Extracted text →
* * * *
[Taxacom] Abbreviations/conventions in L. Agassiz' "Nomenclatoris Zoologici Index Universalis"

Richard Petit r.e.petit at att.net
Thu Jul 12 08:12:45 CDT 2012


Agassiz considered himself to be the supreme authority on names. He rarely 
encountered a name that he could not "improve". His endless emendations 
continue to cause problems. They should have been ruled out as being 
available en masse many years ago.

Also, Agassiz published unauthorized pirated German and French "editions" of 
Sowerby's "Mineral Conchology" in which he created new nomina.  Then he 
wrote Sowerby, stating that Sowerby should not be upset as his translations 
gave wider distribution to the work!

dick p.
* * * *
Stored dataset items
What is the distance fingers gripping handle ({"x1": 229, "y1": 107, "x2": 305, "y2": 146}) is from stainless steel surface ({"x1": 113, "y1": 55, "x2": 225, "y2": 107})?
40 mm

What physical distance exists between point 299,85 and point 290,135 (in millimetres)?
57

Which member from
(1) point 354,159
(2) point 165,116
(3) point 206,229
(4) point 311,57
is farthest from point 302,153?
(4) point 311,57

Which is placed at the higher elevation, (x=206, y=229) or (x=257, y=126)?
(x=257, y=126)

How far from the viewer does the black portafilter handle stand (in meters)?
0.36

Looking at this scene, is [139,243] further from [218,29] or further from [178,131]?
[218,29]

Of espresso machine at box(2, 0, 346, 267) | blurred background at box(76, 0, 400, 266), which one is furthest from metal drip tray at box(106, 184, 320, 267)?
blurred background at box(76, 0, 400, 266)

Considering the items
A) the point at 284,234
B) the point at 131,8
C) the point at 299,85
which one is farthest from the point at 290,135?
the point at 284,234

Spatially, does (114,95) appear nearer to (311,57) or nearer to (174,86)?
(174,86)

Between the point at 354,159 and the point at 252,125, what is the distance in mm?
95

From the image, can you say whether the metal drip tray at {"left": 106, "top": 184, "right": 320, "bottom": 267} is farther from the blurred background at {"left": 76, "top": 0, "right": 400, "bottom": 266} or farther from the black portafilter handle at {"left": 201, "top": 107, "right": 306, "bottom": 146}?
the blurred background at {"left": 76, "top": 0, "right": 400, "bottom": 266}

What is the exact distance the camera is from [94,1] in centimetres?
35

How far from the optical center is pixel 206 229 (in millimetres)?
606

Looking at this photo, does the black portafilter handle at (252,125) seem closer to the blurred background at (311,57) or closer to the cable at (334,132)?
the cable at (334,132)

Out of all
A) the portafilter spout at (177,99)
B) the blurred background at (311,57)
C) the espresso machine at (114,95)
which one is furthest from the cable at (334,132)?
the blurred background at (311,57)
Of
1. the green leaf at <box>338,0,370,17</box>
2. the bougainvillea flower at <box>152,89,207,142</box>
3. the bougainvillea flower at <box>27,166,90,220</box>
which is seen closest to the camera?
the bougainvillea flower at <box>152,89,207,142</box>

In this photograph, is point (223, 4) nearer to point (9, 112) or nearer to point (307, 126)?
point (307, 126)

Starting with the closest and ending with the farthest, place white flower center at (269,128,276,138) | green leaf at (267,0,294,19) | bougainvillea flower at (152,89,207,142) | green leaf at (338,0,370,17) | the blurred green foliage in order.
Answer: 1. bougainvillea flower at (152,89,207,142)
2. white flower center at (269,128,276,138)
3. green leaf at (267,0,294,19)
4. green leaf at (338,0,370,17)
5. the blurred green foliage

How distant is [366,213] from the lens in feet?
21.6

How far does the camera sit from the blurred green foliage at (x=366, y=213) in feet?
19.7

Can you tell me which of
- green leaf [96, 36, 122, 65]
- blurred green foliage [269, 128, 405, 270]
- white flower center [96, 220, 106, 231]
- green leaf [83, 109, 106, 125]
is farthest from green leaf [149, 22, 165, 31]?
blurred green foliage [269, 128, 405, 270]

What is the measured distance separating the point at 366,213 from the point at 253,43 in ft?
* * * *
Task to complete →
From the Taxacom post, extract the passage that begins at the words "Also, Agassiz published" and stops after the words "to the work!". The rows have no connection to the Taxacom post.

Output below →
Also, Agassiz published unauthorized pirated German and French "editions" of 
Sowerby's "Mineral Conchology" in which he created new nomina.  Then he 
wrote Sowerby, stating that Sowerby should not be upset as his translations 
gave wider distribution to the work!